▶ **DOCUMENT SEGMENT**
-*-*-
Richard Rohr comments on Matthew 25, reminding us that:

Jesus teaches there is a moral equivalency between himself and other people. Jesus says, “Whatever you do to others, you do to me” (Matthew 25:40). How you treat other human beings is how you treat Jesus. That’s nondual thinking. Many Christians would read this statement and firmly say, “This is the Word of the Lord.” But it isn’t their actual practice. As long as they remain at the dualistic level, they can go to church and worship Jesus and be greedy, selfish, and racist an hour later, not seeing any conflict with that at all.
-*-*-
In the passage on Matthew 25, what kind of thinking is the idea that how you treat other human beings is how you treat Jesus?

▶ **DATA SECTION**
-*-*-
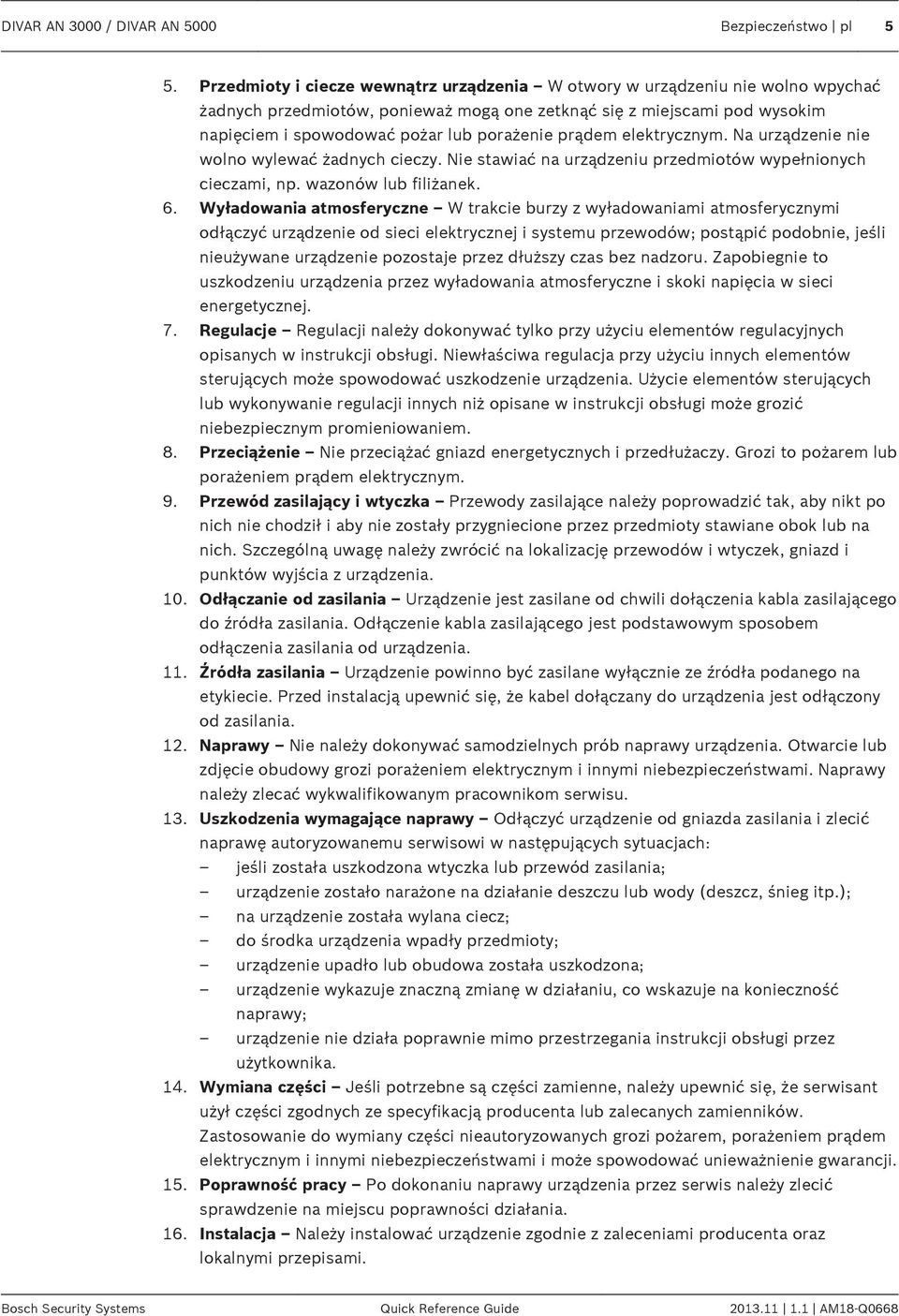 prądem elektrycznym. Na urządzenie nie wolno wylewać żadnych cieczy. Nie stawiać na urządzeniu przedmiotów wypełnionych cieczami, np. wazonów lub filiżanek. 6.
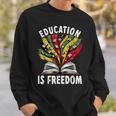 Black History Education Is Freedom Books Black History Sweatshirt Gifts for Him
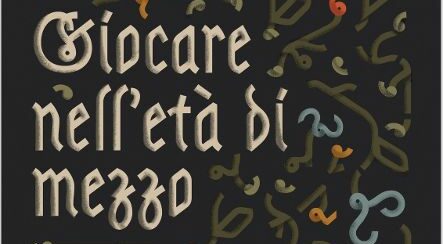 Giocare nell'età di mezzo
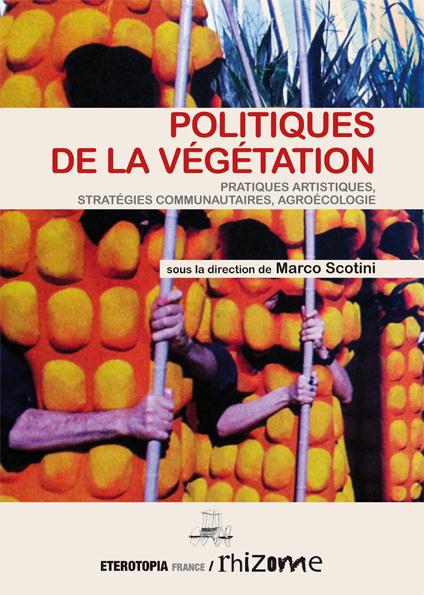 POLITIQUE DE LA VEGETATION - PRATIQUES ARTISTIQUES, STRATEGIES COMMUNAUTAIRES, AGROECOLOGIE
-*-*-
▶ **EXERCISE RESPONSE**
Nondual thinking.